Ron Suskind, thanks to Paul O'Neil, has written an excellent book giving us much insight on the inner workings of the White House. Suskind is a former Wall Street Journal writer. And, it shows. The substance of the book is dense with information and documentation. But, the prose is lively and easy to read.
According to the former Secretary of the Treasury, Bush and Cheney dominate the White House. Bush leads based on stubbornly held personal opinions, and Cheney executes the plans reflecting the President's opinions. Occasionally, Cheney feeds opinion to Bush when the latter has none to begin with. But, everyone else is just there to make a case for supporting these same opinions. Thus, most of the Presidential decisions are not well founded in objective intelligence.
Within this managerial climate, there is no room for intellectual debates, exchange of information, or even consensus building. It is pretty much Bush and Cheney's ways or the highway. Paul O'Neil, an intelligent, assertive, and independent thinker, did not fit within these parameters, and Cheney quickly showed him the next highway exit.
When Paul O'Neil was recruited as Secretary of the Treasury, he seemed to fit very well with the Administration. He fit perfectly the mold of the old guard intelligentia who had reached the top level in business, with also much government experience. He is definitely a conservative, pro business fellow. He seemed just another of the old boys. But, things did not turn out that way.
Paul O'Neil, an independent thinker, ended up clashing at every turn with the Administration. He is a conservative. But, that does not mean he is a unilateralist in foreign policy. Thus, he felt highly uncomfortable with the lack of strong international support for our invading Iraq.
On the domestic front, O'Neil felt very uncomfortable with the progressive dismantling of our strong fiscal position we had inherited from the Clinton White House. For him being conservative also means fiscally conservative. It does not mean unraveling the Federal government. O'Neil felt strongly that beyond the first tax cut that was necessary, the following rounds of tax cutes were dangerous as they created a rising structural budget deficit.

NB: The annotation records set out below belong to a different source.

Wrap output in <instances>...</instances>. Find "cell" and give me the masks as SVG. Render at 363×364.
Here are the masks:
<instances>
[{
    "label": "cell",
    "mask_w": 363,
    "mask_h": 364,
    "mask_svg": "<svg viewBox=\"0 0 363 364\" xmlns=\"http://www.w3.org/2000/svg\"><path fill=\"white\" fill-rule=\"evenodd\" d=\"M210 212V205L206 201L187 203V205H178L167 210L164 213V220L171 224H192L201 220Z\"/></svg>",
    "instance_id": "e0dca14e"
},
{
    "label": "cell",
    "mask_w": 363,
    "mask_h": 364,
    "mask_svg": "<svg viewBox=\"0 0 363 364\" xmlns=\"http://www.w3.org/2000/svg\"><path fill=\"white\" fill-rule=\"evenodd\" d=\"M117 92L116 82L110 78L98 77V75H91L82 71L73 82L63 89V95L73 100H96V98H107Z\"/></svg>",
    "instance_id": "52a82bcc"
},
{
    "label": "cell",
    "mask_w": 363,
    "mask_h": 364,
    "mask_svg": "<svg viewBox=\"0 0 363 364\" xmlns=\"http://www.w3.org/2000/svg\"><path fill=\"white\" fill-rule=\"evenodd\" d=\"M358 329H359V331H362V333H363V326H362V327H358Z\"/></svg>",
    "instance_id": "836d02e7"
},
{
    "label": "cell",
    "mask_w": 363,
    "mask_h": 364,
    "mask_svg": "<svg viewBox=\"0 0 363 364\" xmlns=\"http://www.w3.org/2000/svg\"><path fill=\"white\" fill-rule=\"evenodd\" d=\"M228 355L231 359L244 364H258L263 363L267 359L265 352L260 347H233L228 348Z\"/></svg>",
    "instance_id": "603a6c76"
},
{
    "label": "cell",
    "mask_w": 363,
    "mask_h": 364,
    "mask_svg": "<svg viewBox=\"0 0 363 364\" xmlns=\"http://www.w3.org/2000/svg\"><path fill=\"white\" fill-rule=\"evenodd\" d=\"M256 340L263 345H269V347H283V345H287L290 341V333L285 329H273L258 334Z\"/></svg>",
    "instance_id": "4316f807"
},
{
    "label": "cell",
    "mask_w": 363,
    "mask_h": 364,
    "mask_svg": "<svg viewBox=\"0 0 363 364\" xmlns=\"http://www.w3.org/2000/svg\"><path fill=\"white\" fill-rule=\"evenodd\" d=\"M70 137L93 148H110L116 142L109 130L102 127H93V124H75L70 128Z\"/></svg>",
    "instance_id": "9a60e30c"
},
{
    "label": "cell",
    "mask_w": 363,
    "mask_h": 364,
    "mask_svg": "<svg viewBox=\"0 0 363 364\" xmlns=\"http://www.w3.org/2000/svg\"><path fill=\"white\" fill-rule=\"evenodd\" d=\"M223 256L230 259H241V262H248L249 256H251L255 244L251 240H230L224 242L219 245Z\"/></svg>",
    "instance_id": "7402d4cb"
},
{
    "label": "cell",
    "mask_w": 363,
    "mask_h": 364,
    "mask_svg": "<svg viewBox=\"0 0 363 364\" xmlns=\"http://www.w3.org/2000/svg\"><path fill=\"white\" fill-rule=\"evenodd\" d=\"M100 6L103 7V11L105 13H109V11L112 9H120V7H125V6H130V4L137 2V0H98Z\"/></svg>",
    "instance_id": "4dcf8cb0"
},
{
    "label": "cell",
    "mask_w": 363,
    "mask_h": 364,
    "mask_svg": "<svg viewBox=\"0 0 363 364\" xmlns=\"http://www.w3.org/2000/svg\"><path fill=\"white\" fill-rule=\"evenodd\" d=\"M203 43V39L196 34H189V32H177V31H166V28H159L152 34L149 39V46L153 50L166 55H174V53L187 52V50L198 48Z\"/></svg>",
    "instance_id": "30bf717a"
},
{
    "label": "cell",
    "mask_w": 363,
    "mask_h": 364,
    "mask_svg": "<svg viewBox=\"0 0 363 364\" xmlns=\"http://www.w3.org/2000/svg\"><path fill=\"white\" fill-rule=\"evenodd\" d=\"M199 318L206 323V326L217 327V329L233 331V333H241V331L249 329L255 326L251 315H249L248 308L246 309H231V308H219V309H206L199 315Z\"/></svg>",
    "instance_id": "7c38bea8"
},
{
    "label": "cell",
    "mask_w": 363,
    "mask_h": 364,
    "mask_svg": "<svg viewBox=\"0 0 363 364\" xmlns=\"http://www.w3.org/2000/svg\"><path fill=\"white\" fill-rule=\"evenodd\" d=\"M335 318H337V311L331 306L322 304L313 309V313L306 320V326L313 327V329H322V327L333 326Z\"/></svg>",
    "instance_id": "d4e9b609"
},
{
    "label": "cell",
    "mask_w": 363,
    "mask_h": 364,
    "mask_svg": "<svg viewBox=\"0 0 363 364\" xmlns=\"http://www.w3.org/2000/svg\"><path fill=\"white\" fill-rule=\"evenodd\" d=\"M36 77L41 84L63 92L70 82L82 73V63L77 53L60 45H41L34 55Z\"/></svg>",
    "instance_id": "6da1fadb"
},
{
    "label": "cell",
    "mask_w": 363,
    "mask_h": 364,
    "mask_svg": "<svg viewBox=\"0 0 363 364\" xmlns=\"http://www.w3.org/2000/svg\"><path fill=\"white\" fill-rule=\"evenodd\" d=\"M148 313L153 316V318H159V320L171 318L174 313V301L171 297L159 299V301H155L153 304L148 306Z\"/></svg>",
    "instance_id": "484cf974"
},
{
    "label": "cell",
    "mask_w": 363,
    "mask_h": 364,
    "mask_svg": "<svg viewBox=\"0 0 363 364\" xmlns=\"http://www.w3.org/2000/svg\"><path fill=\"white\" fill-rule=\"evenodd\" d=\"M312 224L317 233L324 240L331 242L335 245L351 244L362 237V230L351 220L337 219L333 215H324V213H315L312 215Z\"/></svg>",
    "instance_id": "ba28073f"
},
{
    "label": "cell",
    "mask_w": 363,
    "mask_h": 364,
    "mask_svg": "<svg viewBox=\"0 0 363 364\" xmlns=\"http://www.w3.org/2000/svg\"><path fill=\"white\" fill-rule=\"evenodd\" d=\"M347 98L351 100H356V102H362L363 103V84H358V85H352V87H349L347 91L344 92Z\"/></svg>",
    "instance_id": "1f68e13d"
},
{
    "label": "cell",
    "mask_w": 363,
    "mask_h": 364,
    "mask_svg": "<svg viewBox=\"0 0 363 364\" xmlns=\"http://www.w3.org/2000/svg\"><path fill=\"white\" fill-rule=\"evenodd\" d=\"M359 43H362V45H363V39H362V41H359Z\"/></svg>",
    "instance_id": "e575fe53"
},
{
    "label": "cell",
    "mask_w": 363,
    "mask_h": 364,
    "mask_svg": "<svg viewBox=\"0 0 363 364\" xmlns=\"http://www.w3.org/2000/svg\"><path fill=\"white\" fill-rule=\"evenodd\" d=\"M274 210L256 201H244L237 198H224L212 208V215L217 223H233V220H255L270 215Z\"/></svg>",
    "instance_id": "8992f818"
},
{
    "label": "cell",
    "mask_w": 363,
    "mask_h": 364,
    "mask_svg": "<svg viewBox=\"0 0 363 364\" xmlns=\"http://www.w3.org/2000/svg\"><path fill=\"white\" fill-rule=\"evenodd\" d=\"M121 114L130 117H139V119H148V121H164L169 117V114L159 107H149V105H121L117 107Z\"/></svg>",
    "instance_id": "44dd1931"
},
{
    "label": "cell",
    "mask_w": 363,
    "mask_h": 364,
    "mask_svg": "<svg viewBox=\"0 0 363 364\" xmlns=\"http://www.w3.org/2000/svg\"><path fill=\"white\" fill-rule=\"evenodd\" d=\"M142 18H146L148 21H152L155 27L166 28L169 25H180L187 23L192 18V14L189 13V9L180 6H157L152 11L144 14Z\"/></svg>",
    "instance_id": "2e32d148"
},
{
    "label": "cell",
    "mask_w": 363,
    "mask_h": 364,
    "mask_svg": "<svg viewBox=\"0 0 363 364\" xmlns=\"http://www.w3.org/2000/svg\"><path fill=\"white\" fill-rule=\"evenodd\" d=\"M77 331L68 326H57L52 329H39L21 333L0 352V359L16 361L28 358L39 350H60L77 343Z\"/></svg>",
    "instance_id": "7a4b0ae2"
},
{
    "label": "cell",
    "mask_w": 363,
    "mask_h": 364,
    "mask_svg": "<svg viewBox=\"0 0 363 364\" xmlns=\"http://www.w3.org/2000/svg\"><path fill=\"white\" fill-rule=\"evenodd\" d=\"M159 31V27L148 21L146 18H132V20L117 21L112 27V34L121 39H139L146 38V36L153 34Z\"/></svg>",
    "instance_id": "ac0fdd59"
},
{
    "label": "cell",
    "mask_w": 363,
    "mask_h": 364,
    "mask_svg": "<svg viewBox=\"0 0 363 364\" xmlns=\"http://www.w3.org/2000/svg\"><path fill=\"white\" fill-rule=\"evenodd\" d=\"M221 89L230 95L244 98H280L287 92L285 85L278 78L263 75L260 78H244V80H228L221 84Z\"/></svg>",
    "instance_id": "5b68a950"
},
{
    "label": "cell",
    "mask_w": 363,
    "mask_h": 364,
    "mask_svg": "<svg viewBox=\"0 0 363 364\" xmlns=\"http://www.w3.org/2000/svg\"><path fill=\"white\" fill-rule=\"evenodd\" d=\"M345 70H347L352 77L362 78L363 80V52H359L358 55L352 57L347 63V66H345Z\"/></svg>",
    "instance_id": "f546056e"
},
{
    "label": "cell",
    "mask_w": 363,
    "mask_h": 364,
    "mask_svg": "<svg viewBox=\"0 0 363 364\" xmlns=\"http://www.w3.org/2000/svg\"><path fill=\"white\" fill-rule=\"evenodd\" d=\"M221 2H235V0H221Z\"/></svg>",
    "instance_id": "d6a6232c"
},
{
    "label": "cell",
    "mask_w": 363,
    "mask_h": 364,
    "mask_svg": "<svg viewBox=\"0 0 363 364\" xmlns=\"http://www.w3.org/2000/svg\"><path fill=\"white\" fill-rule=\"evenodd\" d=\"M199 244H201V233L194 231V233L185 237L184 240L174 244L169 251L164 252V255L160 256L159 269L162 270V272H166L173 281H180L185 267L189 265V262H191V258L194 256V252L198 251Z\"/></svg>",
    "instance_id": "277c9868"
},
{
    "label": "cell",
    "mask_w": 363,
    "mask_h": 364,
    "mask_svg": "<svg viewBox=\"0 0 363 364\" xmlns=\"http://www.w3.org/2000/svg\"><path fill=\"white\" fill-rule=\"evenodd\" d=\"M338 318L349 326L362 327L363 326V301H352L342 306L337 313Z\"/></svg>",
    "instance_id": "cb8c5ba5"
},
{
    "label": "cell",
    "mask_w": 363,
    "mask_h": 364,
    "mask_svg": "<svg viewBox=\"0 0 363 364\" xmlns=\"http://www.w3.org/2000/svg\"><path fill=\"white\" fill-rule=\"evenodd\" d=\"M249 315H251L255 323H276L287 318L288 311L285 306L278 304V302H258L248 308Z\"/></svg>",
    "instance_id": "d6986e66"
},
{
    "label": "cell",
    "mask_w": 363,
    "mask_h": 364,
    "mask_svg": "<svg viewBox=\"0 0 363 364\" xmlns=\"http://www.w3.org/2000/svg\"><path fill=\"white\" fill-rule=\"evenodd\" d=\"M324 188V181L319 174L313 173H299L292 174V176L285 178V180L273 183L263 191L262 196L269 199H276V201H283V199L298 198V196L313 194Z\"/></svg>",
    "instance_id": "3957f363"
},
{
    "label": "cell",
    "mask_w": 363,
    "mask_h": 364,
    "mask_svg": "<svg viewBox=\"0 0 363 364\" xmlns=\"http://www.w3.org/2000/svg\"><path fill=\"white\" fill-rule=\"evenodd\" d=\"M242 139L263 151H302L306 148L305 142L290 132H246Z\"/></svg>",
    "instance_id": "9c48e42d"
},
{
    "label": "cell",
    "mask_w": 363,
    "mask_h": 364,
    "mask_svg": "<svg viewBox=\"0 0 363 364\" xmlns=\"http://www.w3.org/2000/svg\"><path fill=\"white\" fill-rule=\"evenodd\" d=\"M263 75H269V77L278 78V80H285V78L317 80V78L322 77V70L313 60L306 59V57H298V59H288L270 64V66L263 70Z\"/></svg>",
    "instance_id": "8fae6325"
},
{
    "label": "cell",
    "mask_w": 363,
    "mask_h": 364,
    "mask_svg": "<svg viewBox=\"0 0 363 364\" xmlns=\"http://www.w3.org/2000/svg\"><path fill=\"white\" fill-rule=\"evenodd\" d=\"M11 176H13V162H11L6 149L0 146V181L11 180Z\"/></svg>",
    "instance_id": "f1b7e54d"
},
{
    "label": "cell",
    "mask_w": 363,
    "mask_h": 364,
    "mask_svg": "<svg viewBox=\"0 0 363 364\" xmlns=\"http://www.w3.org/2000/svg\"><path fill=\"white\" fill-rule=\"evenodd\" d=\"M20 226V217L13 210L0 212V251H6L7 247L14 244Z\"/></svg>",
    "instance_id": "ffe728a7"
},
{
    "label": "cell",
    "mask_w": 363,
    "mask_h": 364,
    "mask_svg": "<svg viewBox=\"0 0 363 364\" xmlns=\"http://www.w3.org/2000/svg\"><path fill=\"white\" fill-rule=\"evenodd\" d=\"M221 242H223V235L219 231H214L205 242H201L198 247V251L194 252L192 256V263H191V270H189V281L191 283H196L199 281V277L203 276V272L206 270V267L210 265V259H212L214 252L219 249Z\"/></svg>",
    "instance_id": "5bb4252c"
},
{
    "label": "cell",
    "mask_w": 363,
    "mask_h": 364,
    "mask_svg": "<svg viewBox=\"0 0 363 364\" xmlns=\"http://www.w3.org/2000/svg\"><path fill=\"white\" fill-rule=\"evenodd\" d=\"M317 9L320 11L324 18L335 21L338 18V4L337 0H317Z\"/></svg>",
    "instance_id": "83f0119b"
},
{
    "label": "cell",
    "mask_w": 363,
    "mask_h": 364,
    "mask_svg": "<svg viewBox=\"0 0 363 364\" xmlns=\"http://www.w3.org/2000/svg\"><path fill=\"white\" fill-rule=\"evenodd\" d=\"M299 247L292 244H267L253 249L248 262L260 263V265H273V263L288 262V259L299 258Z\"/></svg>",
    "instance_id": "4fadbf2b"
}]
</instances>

Finally, with his strong background in business and economics, he felt that the steel tariffs were totally unjustified and would trigger a rise in trade conflicts and unfruitful WTO trade negotiations.
If you objectively review O'Neil's positions, he is typically right. And, the Bush-Cheney team is not. Our level of unilateralism can easily be considered excessive. The rounds of tax cuts were much too deep and did create a rising structural deficit. Also, the steel tariffs did poison the WTO round at Cancun and the overall worldwide trading climate. Recently, under pressure of penalties from the WTO, Bush had to eliminate these same steel trade tariffs. The later did not achieve anything besides political embarrassment in the international arena.
Interestingly enough, the Bush-Cheney team has chosen not to address any of the issues raised by O'Neil. But, instead they are conducting an investigation on potential government information leaks. This is probably another effort to shut O'Neil's mouth once and for all. But, the jack is out of the box. Take advantage of it. This is a must read during this Presidential election year.
This book also nicely complements other related recent books such as Paul Krugman's 'The Great Unraveling' and David Cay Johnston 'Perfectly Legal.' Reading these three books will make you a much better informed voter regardless of your party's stripes.